_What needs to be done_
Write out the part of the Bali reopening report below that runs from "Tourism-reliant Bali is" up to and including "for the airport.", word for word.
(Extract to read)
DENPASAR: Indonesia's holiday island of Bali reopened to foreign tourists after 18 months of pandemic hiatus on Thursday (Oct 14), but the island is lacking one crucial ingredient: International flights.
Tourism-reliant Bali is scheduled to reopen on Thursday and though its Ngurah Rai international airport has carried out simulations preparing for tourists to return, it is not expecting much to happen soon.
"So far there is no schedule," said Taufan Yudhistira, a spokesman for the airport.
Known for its surfing, temples, waterfalls and nightlife, Bali drew 6.2 million foreign visitors in the year before COVID-19 struck, but tight pandemic border restrictions have devastated tourism, which is worth 54 per cent of its economy.
From January to June this year, only 35 foreign tourists entered Bali through its airport.
In downtown Kuta, just off its famous beach, shops and bars were open on Thursday but with only a few customers, while taxi drivers waited outside.
(End Extract to read)
(Supplied information)
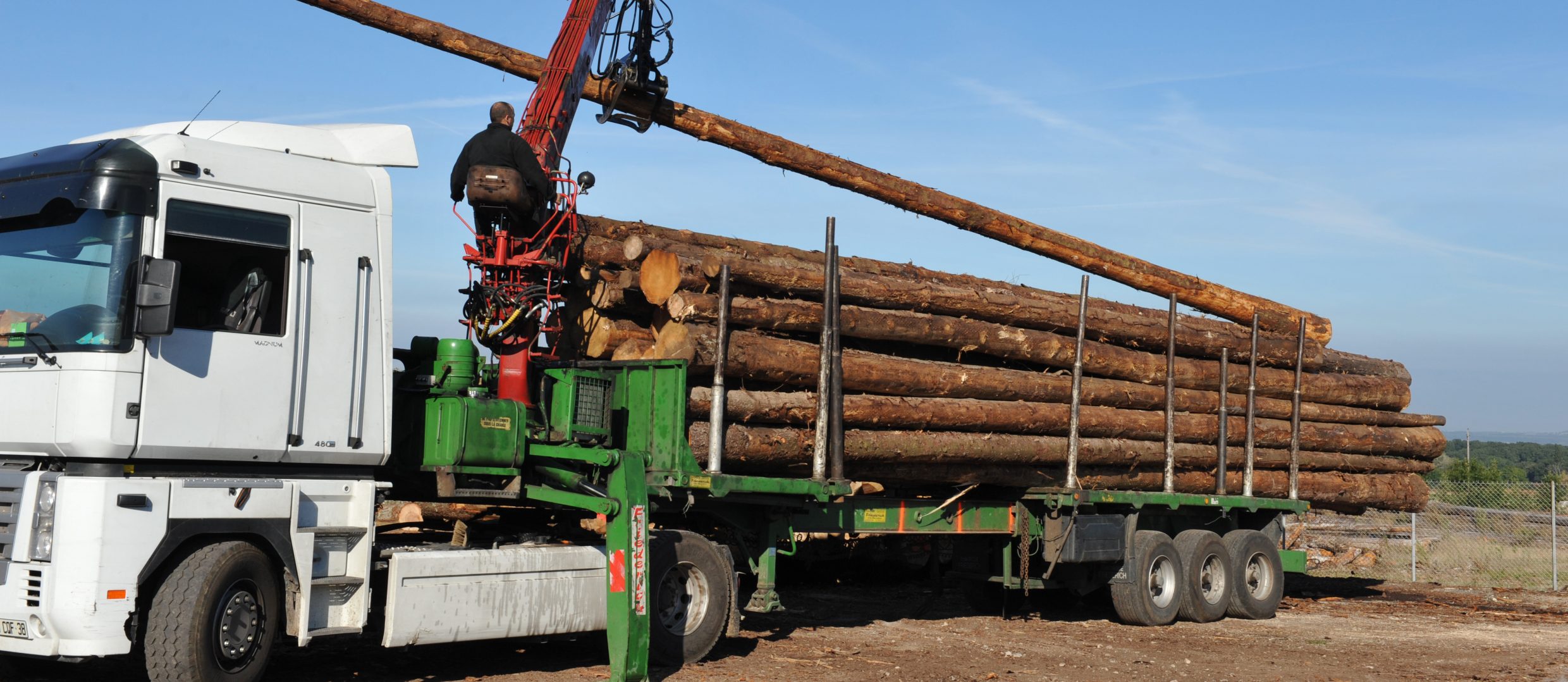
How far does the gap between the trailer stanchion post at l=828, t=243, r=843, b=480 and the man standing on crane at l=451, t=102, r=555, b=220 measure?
2446mm

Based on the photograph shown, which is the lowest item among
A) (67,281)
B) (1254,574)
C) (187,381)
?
(1254,574)

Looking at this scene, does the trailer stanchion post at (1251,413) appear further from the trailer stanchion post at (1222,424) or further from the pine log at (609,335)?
the pine log at (609,335)

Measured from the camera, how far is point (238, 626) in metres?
7.76

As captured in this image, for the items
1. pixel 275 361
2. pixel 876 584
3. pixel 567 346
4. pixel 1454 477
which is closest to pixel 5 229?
pixel 275 361

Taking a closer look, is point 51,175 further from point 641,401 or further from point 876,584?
point 876,584

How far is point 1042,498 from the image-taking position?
13336 mm

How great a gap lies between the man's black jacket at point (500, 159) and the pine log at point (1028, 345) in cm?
134

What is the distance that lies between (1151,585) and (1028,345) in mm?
3008

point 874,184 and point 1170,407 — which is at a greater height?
point 874,184

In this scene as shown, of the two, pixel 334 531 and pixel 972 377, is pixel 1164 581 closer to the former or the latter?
pixel 972 377

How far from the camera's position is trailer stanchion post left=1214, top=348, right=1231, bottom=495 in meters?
15.3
(End Supplied information)
_Exercise answer_
Tourism-reliant Bali is scheduled to reopen on Thursday and though its Ngurah Rai international airport has carried out simulations preparing for tourists to return, it is not expecting much to happen soon.
"So far there is no schedule," said Taufan Yudhistira, a spokesman for the airport.